## Work request
Please write out the data below once more, exactly as it stands.
*** Opening Material to process ***
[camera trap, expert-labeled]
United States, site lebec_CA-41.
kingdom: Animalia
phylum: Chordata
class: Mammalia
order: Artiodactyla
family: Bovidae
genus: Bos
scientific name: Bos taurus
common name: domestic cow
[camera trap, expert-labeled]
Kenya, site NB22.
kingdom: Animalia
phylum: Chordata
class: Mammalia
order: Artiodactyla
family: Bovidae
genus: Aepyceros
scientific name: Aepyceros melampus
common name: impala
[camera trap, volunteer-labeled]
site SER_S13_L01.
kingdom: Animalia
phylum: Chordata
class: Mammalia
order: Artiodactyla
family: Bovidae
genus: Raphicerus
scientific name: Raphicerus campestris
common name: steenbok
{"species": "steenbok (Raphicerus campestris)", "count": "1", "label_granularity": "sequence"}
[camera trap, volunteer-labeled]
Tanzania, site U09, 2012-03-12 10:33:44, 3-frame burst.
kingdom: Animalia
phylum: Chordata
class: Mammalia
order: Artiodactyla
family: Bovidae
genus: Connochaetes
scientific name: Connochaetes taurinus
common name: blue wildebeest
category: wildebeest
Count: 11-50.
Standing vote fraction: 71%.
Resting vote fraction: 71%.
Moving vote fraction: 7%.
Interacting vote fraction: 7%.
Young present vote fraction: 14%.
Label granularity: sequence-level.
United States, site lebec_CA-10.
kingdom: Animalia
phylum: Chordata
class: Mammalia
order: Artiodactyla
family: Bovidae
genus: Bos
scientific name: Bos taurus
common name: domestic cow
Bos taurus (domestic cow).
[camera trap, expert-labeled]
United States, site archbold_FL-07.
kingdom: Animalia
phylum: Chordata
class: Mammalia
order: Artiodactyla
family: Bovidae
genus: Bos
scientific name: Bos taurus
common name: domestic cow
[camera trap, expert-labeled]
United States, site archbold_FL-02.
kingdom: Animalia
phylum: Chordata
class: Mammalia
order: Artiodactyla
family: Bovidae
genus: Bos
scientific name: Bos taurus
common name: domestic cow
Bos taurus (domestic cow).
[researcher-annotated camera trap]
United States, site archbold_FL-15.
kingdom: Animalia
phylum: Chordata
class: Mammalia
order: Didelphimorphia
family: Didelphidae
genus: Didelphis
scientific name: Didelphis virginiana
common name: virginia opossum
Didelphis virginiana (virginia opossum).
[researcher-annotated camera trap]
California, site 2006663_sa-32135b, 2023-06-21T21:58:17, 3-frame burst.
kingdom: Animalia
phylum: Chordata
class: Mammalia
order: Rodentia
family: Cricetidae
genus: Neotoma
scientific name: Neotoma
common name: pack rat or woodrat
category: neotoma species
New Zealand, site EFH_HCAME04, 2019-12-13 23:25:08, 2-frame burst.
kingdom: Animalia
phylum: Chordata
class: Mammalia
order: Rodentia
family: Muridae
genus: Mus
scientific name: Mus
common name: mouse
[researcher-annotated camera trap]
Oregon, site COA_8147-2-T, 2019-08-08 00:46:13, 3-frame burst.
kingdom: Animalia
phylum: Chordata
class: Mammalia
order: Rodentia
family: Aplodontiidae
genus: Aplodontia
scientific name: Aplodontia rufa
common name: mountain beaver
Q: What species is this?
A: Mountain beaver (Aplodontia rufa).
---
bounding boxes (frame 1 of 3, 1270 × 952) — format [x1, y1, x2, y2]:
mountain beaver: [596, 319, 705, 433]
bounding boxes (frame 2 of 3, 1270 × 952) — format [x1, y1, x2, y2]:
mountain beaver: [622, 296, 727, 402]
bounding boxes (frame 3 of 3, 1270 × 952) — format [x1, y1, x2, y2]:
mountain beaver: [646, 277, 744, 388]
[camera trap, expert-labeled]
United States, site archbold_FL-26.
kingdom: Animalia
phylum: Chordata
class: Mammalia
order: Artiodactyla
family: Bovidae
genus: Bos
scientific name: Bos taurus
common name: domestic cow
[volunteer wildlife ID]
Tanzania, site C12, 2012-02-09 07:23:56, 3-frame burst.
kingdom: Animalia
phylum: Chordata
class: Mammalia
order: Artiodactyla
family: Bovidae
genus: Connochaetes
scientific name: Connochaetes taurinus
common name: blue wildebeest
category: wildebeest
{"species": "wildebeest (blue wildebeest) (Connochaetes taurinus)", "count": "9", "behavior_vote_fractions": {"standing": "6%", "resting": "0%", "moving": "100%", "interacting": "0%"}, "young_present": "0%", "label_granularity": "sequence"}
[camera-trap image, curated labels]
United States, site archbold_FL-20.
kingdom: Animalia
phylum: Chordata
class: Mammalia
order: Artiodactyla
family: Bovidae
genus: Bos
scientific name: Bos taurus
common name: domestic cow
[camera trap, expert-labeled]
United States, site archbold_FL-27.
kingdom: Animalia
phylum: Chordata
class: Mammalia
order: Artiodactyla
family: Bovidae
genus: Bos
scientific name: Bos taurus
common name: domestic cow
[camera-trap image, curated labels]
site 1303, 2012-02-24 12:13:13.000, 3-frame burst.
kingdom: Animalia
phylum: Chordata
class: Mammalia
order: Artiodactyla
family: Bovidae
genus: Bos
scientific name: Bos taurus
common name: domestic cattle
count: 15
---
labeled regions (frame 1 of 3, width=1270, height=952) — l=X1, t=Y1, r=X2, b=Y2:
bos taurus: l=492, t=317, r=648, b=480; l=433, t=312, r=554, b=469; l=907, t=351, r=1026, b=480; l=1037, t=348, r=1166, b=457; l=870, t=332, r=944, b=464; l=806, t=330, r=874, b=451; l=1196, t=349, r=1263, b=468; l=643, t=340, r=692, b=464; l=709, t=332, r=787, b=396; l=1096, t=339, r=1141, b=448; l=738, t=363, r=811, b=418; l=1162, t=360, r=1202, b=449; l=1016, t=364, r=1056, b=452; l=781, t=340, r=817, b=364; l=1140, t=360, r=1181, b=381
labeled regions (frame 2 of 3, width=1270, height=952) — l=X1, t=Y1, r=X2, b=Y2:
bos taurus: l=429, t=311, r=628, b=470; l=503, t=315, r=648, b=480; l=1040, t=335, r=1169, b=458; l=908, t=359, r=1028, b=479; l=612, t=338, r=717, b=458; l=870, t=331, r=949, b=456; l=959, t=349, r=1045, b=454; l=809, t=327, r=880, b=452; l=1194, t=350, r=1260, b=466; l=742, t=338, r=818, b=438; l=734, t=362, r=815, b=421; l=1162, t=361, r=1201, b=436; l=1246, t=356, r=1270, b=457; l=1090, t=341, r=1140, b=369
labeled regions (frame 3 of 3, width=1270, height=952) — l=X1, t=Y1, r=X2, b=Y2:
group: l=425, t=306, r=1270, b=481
*** Closing Material to process ***
## The completed task
[camera trap, expert-labeled]
United States, site lebec_CA-41.
kingdom: Animalia
phylum: Chordata
class: Mammalia
order: Artiodactyla
family: Bovidae
genus: Bos
scientific name: Bos taurus
common name: domestic cow
[camera trap, expert-labeled]
Kenya, site NB22.
kingdom: Animalia
phylum: Chordata
class: Mammalia
order: Artiodactyla
family: Bovidae
genus: Aepyceros
scientific name: Aepyceros melampus
common name: impala
[camera trap, volunteer-labeled]
site SER_S13_L01.
kingdom: Animalia
phylum: Chordata
class: Mammalia
order: Artiodactyla
family: Bovidae
genus: Raphicerus
scientific name: Raphicerus campestris
common name: steenbok
{"species": "steenbok (Raphicerus campestris)", "count": "1", "label_granularity": "sequence"}
[camera trap, volunteer-labeled]
Tanzania, site U09, 2012-03-12 10:33:44, 3-frame burst.
kingdom: Animalia
phylum: Chordata
class: Mammalia
order: Artiodactyla
family: Bovidae
genus: Connochaetes
scientific name: Connochaetes taurinus
common name: blue wildebeest
category: wildebeest
Count: 11-50.
Standing vote fraction: 71%.
Resting vote fraction: 71%.
Moving vote fraction: 7%.
Interacting vote fraction: 7%.
Young present vote fraction: 14%.
Label granularity: sequence-level.
United States, site lebec_CA-10.
kingdom: Animalia
phylum: Chordata
class: Mammalia
order: Artiodactyla
family: Bovidae
genus: Bos
scientific name: Bos taurus
common name: domestic cow
Bos taurus (domestic cow).
[camera trap, expert-labeled]
United States, site archbold_FL-07.
kingdom: Animalia
phylum: Chordata
class: Mammalia
order: Artiodactyla
family: Bovidae
genus: Bos
scientific name: Bos taurus
common name: domestic cow
[camera trap, expert-labeled]
United States, site archbold_FL-02.
kingdom: Animalia
phylum: Chordata
class: Mammalia
order: Artiodactyla
family: Bovidae
genus: Bos
scientific name: Bos taurus
common name: domestic cow
Bos taurus (domestic cow).
[researcher-annotated camera trap]
United States, site archbold_FL-15.
kingdom: Animalia
phylum: Chordata
class: Mammalia
order: Didelphimorphia
family: Didelphidae
genus: Didelphis
scientific name: Didelphis virginiana
common name: virginia opossum
Didelphis virginiana (virginia opossum).
[researcher-annotated camera trap]
California, site 2006663_sa-32135b, 2023-06-21T21:58:17, 3-frame burst.
kingdom: Animalia
phylum: Chordata
class: Mammalia
order: Rodentia
family: Cricetidae
genus: Neotoma
scientific name: Neotoma
common name: pack rat or woodrat
category: neotoma species
New Zealand, site EFH_HCAME04, 2019-12-13 23:25:08, 2-frame burst.
kingdom: Animalia
phylum: Chordata
class: Mammalia
order: Rodentia
family: Muridae
genus: Mus
scientific name: Mus
common name: mouse
[researcher-annotated camera trap]
Oregon, site COA_8147-2-T, 2019-08-08 00:46:13, 3-frame burst.
kingdom: Animalia
phylum: Chordata
class: Mammalia
order: Rodentia
family: Aplodontiidae
genus: Aplodontia
scientific name: Aplodontia rufa
common name: mountain beaver
Q: What species is this?
A: Mountain beaver (Aplodontia rufa).
---
bounding boxes (frame 1 of 3, 1270 × 952) — format [x1, y1, x2, y2]:
mountain beaver: [596, 319, 705, 433]
bounding boxes (frame 2 of 3, 1270 × 952) — format [x1, y1, x2, y2]:
mountain beaver: [622, 296, 727, 402]
bounding boxes (frame 3 of 3, 1270 × 952) — format [x1, y1, x2, y2]:
mountain beaver: [646, 277, 744, 388]
[camera trap, expert-labeled]
United States, site archbold_FL-26.
kingdom: Animalia
phylum: Chordata
class: Mammalia
order: Artiodactyla
family: Bovidae
genus: Bos
scientific name: Bos taurus
common name: domestic cow
[volunteer wildlife ID]
Tanzania, site C12, 2012-02-09 07:23:56, 3-frame burst.
kingdom: Animalia
phylum: Chordata
class: Mammalia
order: Artiodactyla
family: Bovidae
genus: Connochaetes
scientific name: Connochaetes taurinus
common name: blue wildebeest
category: wildebeest
{"species": "wildebeest (blue wildebeest) (Connochaetes taurinus)", "count": "9", "behavior_vote_fractions": {"standing": "6%", "resting": "0%", "moving": "100%", "interacting": "0%"}, "young_present": "0%", "label_granularity": "sequence"}
[camera-trap image, curated labels]
United States, site archbold_FL-20.
kingdom: Animalia
phylum: Chordata
class: Mammalia
order: Artiodactyla
family: Bovidae
genus: Bos
scientific name: Bos taurus
common name: domestic cow
[camera trap, expert-labeled]
United States, site archbold_FL-27.
kingdom: Animalia
phylum: Chordata
class: Mammalia
order: Artiodactyla
family: Bovidae
genus: Bos
scientific name: Bos taurus
common name: domestic cow
[camera-trap image, curated labels]
site 1303, 2012-02-24 12:13:13.000, 3-frame burst.
kingdom: Animalia
phylum: Chordata
class: Mammalia
order: Artiodactyla
family: Bovidae
genus: Bos
scientific name: Bos taurus
common name: domestic cattle
count: 15
---
labeled regions (frame 1 of 3, width=1270, height=952) — l=X1, t=Y1, r=X2, b=Y2:
bos taurus: l=492, t=317, r=648, b=480; l=433, t=312, r=554, b=469; l=907, t=351, r=1026, b=480; l=1037, t=348, r=1166, b=457; l=870, t=332, r=944, b=464; l=806, t=330, r=874, b=451; l=1196, t=349, r=1263, b=468; l=643, t=340, r=692, b=464; l=709, t=332, r=787, b=396; l=1096, t=339, r=1141, b=448; l=738, t=363, r=811, b=418; l=1162, t=360, r=1202, b=449; l=1016, t=364, r=1056, b=452; l=781, t=340, r=817, b=364; l=1140, t=360, r=1181, b=381
labeled regions (frame 2 of 3, width=1270, height=952) — l=X1, t=Y1, r=X2, b=Y2:
bos taurus: l=429, t=311, r=628, b=470; l=503, t=315, r=648, b=480; l=1040, t=335, r=1169, b=458; l=908, t=359, r=1028, b=479; l=612, t=338, r=717, b=458; l=870, t=331, r=949, b=456; l=959, t=349, r=1045, b=454; l=809, t=327, r=880, b=452; l=1194, t=350, r=1260, b=466; l=742, t=338, r=818, b=438; l=734, t=362, r=815, b=421; l=1162, t=361, r=1201, b=436; l=1246, t=356, r=1270, b=457; l=1090, t=341, r=1140, b=369
labeled regions (frame 3 of 3, width=1270, height=952) — l=X1, t=Y1, r=X2, b=Y2:
group: l=425, t=306, r=1270, b=481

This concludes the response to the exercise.